Not that, of course, “coming out” necessarily implies telling people one is actively engaging in homosexual sex. I could see it being the case, all things else equal, that someone would publicly share one of their crosses - say, if a priest or deacon told his congregation about an inclination to anger. However, “coming out”, in our society, is LOADED with strings attached - I wonder what the reception would be (and how common it is) if someone confessed to a large congregation, “I am gay and have every intention of living my life according to Church teaching, including abstinence from sexual activity.” What would the gay establishment (yes, it does exist ... ask anyone who works professionally in fine arts) say?

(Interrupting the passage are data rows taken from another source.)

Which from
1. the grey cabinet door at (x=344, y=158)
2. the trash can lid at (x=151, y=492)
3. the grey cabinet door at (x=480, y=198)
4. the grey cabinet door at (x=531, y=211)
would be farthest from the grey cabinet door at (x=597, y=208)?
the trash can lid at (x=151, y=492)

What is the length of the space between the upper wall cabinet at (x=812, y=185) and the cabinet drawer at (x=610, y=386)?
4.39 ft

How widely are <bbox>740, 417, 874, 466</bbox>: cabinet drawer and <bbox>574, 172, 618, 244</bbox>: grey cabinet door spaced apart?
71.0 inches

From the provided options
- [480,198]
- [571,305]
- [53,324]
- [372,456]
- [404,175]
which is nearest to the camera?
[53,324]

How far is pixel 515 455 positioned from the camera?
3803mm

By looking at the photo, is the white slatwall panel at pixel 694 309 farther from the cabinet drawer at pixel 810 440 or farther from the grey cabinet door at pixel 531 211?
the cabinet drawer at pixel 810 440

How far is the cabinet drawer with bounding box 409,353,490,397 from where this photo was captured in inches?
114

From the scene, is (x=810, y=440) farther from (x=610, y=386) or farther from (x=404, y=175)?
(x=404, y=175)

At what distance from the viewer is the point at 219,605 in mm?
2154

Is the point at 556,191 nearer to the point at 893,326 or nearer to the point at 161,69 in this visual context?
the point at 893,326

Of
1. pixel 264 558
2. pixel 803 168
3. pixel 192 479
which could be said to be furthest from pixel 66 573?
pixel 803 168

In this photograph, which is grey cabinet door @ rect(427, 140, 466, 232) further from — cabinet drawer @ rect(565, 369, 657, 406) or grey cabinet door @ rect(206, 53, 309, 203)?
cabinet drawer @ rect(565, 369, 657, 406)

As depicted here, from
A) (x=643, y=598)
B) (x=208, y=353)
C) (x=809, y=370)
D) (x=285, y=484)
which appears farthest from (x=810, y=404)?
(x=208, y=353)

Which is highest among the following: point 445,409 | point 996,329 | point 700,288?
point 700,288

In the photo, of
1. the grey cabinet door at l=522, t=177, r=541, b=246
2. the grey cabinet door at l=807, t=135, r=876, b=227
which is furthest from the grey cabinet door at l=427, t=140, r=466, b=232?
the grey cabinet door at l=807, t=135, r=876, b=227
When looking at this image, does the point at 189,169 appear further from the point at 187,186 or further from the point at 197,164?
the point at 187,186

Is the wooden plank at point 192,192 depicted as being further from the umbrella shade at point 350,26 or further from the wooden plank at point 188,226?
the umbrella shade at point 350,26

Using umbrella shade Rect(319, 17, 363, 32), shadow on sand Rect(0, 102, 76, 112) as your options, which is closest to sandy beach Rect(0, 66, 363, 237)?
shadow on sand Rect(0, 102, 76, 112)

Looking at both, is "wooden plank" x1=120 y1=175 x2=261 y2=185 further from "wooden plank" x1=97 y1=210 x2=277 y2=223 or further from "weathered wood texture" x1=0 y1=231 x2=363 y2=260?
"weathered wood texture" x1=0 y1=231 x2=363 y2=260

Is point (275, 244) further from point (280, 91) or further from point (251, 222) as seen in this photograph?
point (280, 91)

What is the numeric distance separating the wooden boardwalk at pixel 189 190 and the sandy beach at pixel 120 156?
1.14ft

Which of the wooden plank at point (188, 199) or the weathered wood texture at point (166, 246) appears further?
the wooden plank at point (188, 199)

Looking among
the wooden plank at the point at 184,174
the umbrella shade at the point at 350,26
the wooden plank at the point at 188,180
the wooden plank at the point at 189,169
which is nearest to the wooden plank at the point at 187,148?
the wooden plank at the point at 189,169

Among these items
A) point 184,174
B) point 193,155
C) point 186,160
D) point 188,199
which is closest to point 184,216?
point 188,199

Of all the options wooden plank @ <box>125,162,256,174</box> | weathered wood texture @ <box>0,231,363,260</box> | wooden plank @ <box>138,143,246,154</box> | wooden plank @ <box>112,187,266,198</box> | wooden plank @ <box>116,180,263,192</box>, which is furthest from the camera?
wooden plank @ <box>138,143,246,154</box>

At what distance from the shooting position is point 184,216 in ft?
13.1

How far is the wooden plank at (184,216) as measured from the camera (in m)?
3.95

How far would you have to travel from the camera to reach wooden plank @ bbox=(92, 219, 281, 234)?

Would this person be vilified by that establishment, pitied, mocked? (I suspect yes - would be interested to read counterexamples.)
The last two paragraphs simply must be seen to be believed:
No one’s come out with a program, but we’ll venture yet one more hunch. It has become apparent in recent years that there’s been an upsurge in historical ecclesiastical finery and other goods. We’ve seen more birettas (those funny three-peak hats with the fuzzy ball on top that come in different colors depending on clerical rank) and cassocks (the kind with real buttons, no zippers for the purists) and ecclesiastically correct color shoes and socks, lots of lacy surplices and even the capa magna (yards and yards of silk, a cape long enough that it has to be attended by two altar boys or seminarians, also in full regalia). In some places they’re even naming monsignors again.
It’s as if someone has discovered a props closet full of old stuff and they’re putting it out all over the stage. Bishops, pestered by the abuse scandal that they’ve avoided looking full in the face, find it easier to try to order others’ lives. They have found the things of a more settled time, a time when their authority wasn’t dependent on persuading or relating to other humans. It was enough to have the office and the clothing. Things worked. Dig a little deeper in the closet and bring out the Latin texts, bring back the old documents, bring back the days when homosexuals were quiet and told no one about who they essentially are. Someone even found a canopy under which the royally clad leader can process.
In summary, people are becoming proud of being Catholics (again?), as shown through more use of distinctly Catholic signs and forms.
NCRp can’t handle that. They don’t want such a countercultural church. They want a group of nice people that affirms everyone, with a smiley sticker on their sweater, as long as it’s what society at large wants. In short, they want The Vineyard.
Maybe that’s going too far. But geez, the arrogance of some of these people appalls me. Church teaching on homosexuality and contraception just ain’t changing, so why get so worked up about it when the bishops take on their task to teach these things?